When using UCB as our acqusition function, we can control how much to explore and exploit using the parameter $\kappa$ . Based on Nogueira (2014–), the UCB is calculated simply by:

UCB(x) = \mu(x) + \kappa~\sigma(x)

We see easily that higher values of $\kappa$ results in a larger uncertainty, encouraging the algorithm to explore regions of the search space, while lower values of $\kappa$ results in lower uncertainty, making the algorithm more likely to exploit areas known to have high predicted performance. Selecting an appropriate $\kappa$ value is essential for effective optimization, as it directly impacts the algorithm's ability to discover optimal solutions by balancing the need to explore new possibilities and exploit existing knowledge.

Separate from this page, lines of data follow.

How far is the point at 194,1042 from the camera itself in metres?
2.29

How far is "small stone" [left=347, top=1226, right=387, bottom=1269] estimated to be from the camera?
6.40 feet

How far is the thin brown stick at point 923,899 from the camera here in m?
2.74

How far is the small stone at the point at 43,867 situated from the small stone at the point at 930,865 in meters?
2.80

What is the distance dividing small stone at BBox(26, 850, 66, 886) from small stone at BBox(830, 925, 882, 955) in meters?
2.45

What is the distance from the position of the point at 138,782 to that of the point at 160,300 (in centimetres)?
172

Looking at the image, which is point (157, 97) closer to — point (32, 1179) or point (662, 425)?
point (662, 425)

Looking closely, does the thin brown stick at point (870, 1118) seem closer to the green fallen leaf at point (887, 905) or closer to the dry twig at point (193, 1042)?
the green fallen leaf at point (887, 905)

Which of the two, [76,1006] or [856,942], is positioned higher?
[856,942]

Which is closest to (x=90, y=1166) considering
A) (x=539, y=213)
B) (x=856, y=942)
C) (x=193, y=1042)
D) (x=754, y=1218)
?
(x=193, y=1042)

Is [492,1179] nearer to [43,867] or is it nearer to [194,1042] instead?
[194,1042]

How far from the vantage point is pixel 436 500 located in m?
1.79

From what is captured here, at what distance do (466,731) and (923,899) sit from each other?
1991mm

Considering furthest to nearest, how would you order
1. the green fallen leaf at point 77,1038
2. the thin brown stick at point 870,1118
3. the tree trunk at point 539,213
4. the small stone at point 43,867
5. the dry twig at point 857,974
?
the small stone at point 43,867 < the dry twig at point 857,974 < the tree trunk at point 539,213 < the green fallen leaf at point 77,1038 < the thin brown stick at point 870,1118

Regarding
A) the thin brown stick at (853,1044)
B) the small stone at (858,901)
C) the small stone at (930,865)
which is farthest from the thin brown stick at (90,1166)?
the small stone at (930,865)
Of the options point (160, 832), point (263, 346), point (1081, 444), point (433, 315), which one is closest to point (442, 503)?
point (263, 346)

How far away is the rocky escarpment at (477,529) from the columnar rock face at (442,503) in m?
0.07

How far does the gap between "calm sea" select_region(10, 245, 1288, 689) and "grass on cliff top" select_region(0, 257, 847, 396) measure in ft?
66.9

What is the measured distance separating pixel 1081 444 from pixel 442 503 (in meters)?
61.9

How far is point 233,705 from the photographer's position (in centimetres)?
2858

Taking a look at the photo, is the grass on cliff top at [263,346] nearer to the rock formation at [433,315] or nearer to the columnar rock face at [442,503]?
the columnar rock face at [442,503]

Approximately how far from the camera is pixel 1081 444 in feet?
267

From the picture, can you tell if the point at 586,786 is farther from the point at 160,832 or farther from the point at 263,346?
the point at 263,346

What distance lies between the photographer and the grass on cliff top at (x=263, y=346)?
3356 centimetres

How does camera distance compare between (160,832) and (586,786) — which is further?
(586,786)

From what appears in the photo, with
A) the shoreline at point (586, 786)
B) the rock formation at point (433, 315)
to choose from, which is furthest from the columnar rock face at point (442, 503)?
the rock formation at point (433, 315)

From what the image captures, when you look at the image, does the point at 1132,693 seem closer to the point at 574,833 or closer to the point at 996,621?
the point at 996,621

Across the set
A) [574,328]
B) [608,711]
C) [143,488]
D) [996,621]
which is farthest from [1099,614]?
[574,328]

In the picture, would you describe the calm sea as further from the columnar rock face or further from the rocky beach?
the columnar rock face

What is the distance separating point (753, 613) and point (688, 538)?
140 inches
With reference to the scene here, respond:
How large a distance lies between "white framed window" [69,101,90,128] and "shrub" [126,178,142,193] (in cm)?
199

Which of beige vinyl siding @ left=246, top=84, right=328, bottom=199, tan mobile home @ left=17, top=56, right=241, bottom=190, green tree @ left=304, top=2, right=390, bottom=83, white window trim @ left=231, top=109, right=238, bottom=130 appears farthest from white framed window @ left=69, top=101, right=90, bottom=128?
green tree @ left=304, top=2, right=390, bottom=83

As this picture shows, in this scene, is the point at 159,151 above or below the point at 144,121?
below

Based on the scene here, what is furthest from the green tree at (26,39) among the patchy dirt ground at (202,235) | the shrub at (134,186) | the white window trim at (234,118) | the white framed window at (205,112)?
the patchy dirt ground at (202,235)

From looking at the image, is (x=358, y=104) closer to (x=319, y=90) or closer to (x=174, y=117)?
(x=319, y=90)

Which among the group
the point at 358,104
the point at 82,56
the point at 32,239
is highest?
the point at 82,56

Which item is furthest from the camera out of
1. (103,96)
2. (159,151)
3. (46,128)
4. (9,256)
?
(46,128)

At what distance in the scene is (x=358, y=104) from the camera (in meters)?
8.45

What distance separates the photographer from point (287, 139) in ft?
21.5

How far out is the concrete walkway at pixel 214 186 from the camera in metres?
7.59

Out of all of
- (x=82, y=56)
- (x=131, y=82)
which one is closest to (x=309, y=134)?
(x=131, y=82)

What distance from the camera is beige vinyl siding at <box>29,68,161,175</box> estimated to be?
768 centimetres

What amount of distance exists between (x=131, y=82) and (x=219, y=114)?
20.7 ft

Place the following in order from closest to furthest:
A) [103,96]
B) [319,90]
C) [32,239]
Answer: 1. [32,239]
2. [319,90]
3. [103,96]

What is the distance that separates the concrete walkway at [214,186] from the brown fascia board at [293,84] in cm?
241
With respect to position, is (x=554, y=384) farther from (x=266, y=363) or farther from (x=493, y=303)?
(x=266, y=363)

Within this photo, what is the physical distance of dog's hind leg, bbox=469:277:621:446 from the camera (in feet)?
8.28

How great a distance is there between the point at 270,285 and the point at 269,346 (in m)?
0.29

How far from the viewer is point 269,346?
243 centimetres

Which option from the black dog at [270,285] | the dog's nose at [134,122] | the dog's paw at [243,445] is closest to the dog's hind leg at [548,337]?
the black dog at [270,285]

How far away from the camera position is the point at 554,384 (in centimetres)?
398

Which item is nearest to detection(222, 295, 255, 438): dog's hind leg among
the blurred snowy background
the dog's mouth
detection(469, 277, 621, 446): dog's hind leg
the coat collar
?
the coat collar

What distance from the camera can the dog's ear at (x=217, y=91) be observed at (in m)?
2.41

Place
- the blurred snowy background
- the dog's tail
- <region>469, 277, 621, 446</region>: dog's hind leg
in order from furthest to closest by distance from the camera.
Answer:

After running multiple experiment trials with different sets of hyperparameters evaluated by Bayesian Optimization, here are the results:

The best result obtained after running a few hundred experiments:

# [BayesOpt] MSE: 0.31021, R^2: 0.58707
{
    "learning_rate": 0.0080248, "max_depth": 8, "subsample": 0.94871,
    "colsample_bytree": 0.50663, "min_child_samples": 6,
    "reg_alpha": 0.47101, "reg_lambda": 5.75695,
}

2.2 HyperOpt

Another search algorithm that is popular is HyperOpt, which is based on the Tree-structured Parzen Estimator (TPE). Previously in Bayesian Optimization, we build a surrogate function $p(y|x)$ to predict the model performance based on a sampled hyperparameter set. On the contrary, TPE models the probabilistic functions that estimates the distributions $p(x|y)$ and $p(y)$ , which is then used to search for promising regions of the hyperparameter space.

Referring to Bergstra et al. (2011), TPE uses two densities to define $p(x|y)$ :

p(x \mid y) = \begin{cases} \ell(x) & \text{if } y < y^*, \\ g(x) & \text{if } y \geq y^*, \end{cases}

The density $l(x)$ represents the likelihood of hyperparameters resulting in objective function values lower than a specified threshold, while $g(x)$ represents the likelihood of hyperparameters resulting in objective function values higher than that threshold. (note: lower loss $y$ is better). The TPE algorithm uses $\gamma$ to be some quantile of the observed losses $y$ such that $P(y \lt y^*) = \gamma$ . TPE employs the EI strategy and calculates the EI proportional to:

EI_{y^*}(x) \propto \bigg( \gamma + \frac{g(x)}{l(x)} (1 - \gamma) \bigg) ^ {-1}

For any given set of hyperparameter $x$ , we can see that a higher probability for $l(x)$ (distribution with better loss) and a lower probability for $g(x)$ is preferred. $\gamma$ here plays a crucial role in the degree of explore-exploit, and 0.25 is often the typical value used. Finally, by modeling the hyperparameters search space hierarchically in a tree structure and using the Parzen Estimator, TPE is able to efficient sample multiple candidates and select the best one with the greatest EI.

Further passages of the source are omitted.